[start EXCERPTED RECORDS]

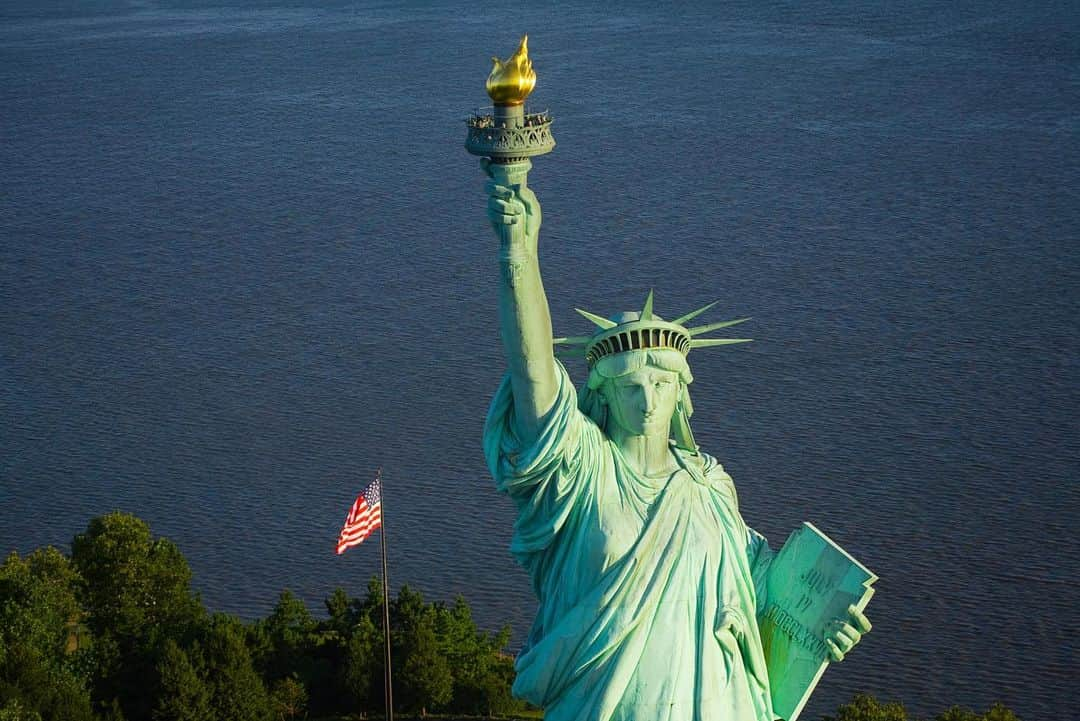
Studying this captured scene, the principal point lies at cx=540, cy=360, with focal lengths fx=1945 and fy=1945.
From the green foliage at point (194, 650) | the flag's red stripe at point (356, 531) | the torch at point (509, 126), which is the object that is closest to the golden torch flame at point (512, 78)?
the torch at point (509, 126)

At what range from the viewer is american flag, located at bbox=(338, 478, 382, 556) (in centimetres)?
2214

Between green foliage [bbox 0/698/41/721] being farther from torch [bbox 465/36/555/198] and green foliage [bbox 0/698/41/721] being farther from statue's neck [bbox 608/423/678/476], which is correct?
torch [bbox 465/36/555/198]

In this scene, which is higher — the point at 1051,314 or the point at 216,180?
the point at 216,180

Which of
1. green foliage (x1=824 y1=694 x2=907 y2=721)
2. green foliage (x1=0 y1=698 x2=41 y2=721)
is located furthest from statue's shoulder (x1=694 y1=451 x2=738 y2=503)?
green foliage (x1=0 y1=698 x2=41 y2=721)

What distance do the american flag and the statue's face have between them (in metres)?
12.9

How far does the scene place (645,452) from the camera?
373 inches

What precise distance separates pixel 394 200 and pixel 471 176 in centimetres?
252

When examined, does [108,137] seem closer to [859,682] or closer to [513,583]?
[513,583]

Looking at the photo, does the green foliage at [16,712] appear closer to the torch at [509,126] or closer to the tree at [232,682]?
the tree at [232,682]

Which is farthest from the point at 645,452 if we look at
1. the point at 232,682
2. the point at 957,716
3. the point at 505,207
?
the point at 232,682

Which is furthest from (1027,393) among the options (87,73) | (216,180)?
(87,73)

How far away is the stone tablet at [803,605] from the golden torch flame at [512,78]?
2.56m

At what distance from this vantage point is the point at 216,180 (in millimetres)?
45531

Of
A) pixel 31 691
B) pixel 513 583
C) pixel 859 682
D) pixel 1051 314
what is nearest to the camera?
pixel 31 691
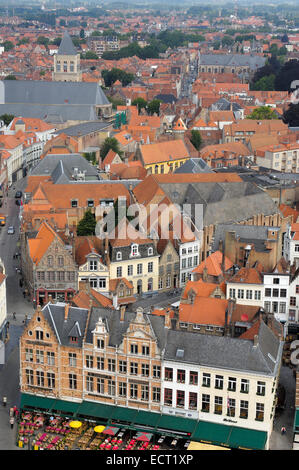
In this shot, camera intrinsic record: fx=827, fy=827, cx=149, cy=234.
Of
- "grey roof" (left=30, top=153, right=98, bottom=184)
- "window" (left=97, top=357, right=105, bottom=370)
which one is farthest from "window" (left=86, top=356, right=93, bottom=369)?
"grey roof" (left=30, top=153, right=98, bottom=184)

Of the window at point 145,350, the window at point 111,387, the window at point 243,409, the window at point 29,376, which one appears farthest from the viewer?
the window at point 29,376

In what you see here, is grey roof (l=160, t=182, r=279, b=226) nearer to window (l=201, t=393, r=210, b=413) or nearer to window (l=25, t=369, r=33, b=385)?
window (l=25, t=369, r=33, b=385)

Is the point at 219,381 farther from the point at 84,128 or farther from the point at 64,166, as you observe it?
the point at 84,128

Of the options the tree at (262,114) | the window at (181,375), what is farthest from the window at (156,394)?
the tree at (262,114)

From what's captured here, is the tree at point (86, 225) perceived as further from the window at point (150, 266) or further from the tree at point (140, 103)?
the tree at point (140, 103)

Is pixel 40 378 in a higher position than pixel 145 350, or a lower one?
lower

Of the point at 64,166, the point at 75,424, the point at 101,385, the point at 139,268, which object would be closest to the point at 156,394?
the point at 101,385
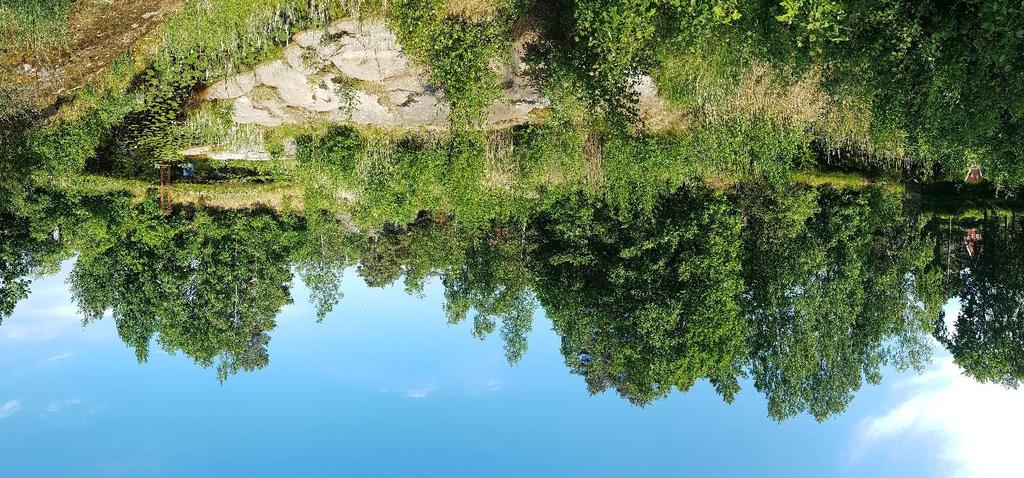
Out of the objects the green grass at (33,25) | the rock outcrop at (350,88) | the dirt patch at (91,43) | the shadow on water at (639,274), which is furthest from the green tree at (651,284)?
the green grass at (33,25)

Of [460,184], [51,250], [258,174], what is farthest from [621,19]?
[51,250]

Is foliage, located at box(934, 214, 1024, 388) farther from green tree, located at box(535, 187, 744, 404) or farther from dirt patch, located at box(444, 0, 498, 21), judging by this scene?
dirt patch, located at box(444, 0, 498, 21)

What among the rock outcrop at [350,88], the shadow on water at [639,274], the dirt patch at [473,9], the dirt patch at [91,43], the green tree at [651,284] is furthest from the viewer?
the shadow on water at [639,274]

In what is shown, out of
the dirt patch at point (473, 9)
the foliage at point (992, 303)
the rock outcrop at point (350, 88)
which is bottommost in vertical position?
the foliage at point (992, 303)

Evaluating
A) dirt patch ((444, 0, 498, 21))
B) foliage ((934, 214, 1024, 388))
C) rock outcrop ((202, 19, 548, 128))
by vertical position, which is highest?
dirt patch ((444, 0, 498, 21))

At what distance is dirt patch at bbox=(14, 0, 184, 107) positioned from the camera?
18.1m

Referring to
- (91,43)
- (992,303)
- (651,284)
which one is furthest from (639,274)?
(91,43)

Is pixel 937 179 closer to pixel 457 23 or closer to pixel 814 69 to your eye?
pixel 814 69

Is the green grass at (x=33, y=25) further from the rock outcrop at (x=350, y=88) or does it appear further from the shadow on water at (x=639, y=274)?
the shadow on water at (x=639, y=274)

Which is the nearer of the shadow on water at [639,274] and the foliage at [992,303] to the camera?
the shadow on water at [639,274]

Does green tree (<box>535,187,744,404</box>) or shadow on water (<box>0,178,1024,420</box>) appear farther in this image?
shadow on water (<box>0,178,1024,420</box>)

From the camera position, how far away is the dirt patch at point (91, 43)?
18.1m

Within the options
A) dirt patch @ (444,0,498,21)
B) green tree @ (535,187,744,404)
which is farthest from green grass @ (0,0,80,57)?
green tree @ (535,187,744,404)

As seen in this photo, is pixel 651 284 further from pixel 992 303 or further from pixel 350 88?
pixel 992 303
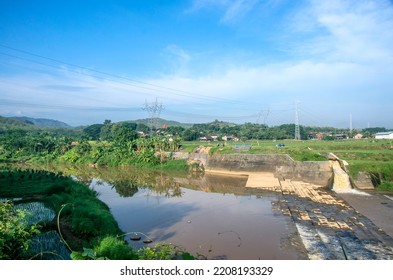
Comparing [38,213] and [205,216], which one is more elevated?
[38,213]

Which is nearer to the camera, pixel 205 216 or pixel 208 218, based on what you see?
pixel 208 218

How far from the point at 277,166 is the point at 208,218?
44.2 feet

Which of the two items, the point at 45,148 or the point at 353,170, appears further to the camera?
the point at 45,148

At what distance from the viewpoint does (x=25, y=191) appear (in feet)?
50.7

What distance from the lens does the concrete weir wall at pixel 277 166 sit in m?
22.1

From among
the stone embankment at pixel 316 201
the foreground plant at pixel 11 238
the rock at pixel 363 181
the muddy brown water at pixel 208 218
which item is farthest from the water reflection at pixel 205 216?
the rock at pixel 363 181

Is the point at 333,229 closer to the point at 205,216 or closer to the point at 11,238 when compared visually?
the point at 205,216

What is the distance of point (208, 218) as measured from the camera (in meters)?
14.0

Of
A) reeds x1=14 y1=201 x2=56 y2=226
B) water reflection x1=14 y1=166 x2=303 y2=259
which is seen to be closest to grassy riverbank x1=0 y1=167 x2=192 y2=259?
reeds x1=14 y1=201 x2=56 y2=226

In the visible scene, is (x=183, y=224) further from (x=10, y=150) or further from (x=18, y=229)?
(x=10, y=150)

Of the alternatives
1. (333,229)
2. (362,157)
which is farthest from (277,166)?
(333,229)

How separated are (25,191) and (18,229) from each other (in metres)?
12.4

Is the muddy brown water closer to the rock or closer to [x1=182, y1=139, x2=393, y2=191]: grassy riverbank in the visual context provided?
the rock
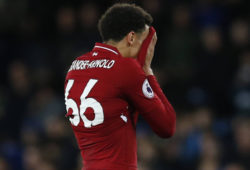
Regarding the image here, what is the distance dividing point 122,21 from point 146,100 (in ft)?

[end EXCERPTED RECORDS]

▸ **AIM OF THE EXERCISE**
Leave out the pictures, and extract exactly the lines from the one with "In the visible" through the end of the records, both ends included.

▸ **RESULT OF THIS EXERCISE**
In the visible scene, is (x=183, y=224) further from (x=10, y=150) or further from (x=18, y=229)?
(x=10, y=150)

Of the alternatives
1. (333,229)
2. (362,157)
which is farthest from (277,166)?
(333,229)

How separated are (25,191) and (18,229) from each other (in metres)?
12.4

Is the muddy brown water closer to the rock or closer to [x1=182, y1=139, x2=393, y2=191]: grassy riverbank in the visual context provided?
the rock
Regarding the image here, what is the distance dividing point 122,21 from point 146,100 (in ft)?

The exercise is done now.